B.C.’s mask regulations look most like Alberta and Manitoba’s rules. In these provinces, students from Grades 4 to 12 must wear masks when not at their desk or in places where they can’t physically social distance. Both of these provinces have covered students down to Grade 4 since September, though.

Newfoundland and Labrador, Ontario and Quebec mandate students wearing masks the whole day — all the way down to first-graders in Ontario — while Saskatchewan left it to individual school districts to set mask policies.

Are B.C.’s Measures Enough?

The short answer is no. The long answer is that the restrictions are incredibly frustrating.

The second wave in B.C. started seriously in November, and saw a peak of 804 average cases per day. The government’s response was to ban all socializing and (finally) mandate masks indoors, while keeping restaurants, personal care services, businesses, and schools open.

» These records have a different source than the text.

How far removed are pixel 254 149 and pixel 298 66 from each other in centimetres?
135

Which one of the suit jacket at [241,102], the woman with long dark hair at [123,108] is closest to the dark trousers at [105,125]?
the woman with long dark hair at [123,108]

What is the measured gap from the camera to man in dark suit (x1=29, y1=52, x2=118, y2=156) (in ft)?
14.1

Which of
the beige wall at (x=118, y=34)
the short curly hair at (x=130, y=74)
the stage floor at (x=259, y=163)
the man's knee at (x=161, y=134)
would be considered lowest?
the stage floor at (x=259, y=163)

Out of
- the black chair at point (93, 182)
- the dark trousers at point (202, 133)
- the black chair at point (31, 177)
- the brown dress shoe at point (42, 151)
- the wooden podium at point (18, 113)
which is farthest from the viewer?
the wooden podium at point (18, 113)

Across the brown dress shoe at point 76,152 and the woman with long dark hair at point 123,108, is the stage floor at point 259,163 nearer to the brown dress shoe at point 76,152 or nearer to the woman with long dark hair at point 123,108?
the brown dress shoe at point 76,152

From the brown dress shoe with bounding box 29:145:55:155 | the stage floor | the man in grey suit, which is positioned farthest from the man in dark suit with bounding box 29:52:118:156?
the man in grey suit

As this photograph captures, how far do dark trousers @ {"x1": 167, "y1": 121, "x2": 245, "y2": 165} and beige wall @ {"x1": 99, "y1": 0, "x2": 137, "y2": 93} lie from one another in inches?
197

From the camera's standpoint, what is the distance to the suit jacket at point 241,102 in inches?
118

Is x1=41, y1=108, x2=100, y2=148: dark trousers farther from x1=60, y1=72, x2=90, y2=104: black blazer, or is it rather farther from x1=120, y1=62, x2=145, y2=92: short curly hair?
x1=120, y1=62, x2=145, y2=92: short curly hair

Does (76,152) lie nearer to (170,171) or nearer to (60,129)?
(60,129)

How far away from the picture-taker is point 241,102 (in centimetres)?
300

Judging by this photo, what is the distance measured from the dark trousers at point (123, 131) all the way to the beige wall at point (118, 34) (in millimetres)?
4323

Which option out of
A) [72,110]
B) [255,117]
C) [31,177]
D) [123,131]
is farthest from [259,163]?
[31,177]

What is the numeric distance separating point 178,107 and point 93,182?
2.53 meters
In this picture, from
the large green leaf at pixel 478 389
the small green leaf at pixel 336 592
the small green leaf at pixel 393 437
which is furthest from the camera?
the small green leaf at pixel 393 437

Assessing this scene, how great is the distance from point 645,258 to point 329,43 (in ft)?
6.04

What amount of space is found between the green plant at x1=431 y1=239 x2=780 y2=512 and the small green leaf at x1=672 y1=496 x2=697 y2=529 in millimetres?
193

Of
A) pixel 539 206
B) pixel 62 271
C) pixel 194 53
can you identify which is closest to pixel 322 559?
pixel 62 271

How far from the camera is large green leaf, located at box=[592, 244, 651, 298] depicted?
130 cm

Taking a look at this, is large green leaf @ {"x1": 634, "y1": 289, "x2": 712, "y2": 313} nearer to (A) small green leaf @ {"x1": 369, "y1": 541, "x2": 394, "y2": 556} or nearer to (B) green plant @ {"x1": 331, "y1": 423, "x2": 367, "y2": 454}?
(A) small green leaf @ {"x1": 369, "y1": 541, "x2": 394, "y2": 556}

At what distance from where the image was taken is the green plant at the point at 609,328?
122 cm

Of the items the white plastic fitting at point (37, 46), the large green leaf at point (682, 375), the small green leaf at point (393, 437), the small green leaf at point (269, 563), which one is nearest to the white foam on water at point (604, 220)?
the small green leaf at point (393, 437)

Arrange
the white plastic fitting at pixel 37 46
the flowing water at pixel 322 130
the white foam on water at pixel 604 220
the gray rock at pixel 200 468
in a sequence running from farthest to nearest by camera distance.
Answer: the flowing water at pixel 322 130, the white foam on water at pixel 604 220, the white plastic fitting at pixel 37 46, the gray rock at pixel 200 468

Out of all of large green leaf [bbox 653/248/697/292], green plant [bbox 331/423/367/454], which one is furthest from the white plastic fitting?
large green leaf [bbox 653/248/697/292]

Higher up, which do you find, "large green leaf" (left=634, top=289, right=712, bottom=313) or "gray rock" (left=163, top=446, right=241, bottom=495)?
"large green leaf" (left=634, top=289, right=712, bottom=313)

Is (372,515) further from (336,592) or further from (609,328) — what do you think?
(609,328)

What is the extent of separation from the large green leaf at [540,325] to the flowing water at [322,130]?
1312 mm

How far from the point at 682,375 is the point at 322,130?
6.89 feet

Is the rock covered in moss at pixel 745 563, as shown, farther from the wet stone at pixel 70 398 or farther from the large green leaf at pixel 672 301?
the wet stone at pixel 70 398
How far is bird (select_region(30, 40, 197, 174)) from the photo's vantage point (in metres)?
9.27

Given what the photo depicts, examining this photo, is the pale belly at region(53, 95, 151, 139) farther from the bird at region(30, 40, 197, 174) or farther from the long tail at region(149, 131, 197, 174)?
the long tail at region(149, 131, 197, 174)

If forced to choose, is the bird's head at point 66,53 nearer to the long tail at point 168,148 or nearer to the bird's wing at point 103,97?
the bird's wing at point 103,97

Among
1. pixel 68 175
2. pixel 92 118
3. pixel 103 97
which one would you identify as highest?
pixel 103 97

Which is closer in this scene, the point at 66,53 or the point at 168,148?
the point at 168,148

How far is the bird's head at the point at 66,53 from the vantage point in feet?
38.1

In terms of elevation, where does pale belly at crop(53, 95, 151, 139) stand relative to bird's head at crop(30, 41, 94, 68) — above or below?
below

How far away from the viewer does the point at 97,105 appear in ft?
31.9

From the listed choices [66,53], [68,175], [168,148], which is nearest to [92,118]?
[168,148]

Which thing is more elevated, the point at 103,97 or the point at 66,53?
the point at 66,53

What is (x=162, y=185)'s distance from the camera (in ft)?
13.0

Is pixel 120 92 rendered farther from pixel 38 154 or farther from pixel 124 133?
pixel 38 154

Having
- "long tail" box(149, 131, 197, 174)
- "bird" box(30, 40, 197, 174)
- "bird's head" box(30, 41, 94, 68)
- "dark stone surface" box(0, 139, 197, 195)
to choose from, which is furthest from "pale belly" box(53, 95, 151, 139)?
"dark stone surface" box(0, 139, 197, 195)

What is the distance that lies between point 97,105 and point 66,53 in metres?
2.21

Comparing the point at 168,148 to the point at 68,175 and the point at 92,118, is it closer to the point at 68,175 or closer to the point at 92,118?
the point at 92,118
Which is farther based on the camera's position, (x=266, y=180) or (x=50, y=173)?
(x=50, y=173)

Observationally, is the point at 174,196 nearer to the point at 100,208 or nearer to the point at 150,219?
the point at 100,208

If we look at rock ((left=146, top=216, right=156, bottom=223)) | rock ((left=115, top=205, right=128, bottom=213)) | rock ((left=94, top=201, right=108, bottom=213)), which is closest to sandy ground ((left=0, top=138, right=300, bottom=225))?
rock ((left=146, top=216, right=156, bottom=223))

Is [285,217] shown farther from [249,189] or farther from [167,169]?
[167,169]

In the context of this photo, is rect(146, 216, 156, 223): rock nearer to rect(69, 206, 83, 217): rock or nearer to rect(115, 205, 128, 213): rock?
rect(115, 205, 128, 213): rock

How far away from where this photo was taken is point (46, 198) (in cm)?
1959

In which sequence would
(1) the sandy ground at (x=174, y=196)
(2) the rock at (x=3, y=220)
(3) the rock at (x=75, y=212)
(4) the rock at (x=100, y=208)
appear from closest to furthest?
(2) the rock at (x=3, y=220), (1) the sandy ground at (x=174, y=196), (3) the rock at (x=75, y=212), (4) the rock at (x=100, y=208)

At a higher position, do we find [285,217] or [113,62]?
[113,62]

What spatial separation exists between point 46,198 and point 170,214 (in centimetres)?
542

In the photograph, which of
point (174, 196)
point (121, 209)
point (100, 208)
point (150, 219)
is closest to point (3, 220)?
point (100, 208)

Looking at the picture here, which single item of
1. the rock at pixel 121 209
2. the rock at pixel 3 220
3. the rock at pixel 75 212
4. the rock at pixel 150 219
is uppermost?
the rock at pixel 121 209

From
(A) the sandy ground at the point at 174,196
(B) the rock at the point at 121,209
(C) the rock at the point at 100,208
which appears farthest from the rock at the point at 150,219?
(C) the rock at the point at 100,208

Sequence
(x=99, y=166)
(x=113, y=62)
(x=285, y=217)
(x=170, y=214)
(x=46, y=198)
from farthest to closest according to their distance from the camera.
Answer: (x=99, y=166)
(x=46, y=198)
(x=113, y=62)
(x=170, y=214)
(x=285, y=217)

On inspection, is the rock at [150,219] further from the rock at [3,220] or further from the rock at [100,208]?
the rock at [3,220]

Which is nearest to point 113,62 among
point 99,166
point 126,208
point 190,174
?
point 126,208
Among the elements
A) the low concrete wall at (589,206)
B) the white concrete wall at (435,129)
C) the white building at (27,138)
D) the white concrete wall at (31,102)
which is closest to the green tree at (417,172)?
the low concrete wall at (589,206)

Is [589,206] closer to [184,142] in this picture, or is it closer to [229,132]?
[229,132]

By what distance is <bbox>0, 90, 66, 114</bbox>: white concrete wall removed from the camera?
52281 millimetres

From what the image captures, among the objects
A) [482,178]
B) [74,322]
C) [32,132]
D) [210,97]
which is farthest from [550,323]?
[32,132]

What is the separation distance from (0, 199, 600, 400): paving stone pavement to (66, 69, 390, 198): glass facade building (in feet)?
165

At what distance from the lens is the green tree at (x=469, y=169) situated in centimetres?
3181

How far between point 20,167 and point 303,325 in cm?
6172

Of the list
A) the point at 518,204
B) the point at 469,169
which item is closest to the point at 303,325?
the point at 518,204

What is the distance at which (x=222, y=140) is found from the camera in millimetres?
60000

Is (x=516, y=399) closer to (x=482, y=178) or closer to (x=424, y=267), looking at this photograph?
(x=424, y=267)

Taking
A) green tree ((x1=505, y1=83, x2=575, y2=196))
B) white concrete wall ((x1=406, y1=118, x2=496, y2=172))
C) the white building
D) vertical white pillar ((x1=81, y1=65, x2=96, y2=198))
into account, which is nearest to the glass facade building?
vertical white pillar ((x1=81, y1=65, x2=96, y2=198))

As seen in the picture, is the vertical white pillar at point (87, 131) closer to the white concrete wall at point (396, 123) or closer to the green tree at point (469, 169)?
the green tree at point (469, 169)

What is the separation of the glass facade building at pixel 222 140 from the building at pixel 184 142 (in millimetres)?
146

That didn’t work, and residents grew tired from spending months in social lockdown while going about their capital-generating jobs. Now the new restrictions B.C. is putting in place are so paper-thin — so ultimately meaningless — that it’s hard to see them making much difference.

Banning indoor dining and exercise are the only real changes — and even those are half-assed, allowing patios and personal trainers to carry on operating. Masking in schools remains optional for students from Grades 1 to 3. The continued permission to socialize outside might help our mental health, but it adds to the sense that the government isn’t taking it seriously.

Our regulations look more like Alberta and Saskatchewan — provinces noted for bad COVID-19 policy — rather than the more effective measures seen in Newfoundland. Why is B.C., a province run by the ostensibly centre-left NDP, more afraid of a lockdown than François Legault’s centre-right CAQ in Quebec?

At the end of every coronavirus briefing for a year, Henry has reminded the public to be kind, calm and safe. Half-baked restrictions that will irritate residents more than they will cut cases don’t seem kind, calm or safe.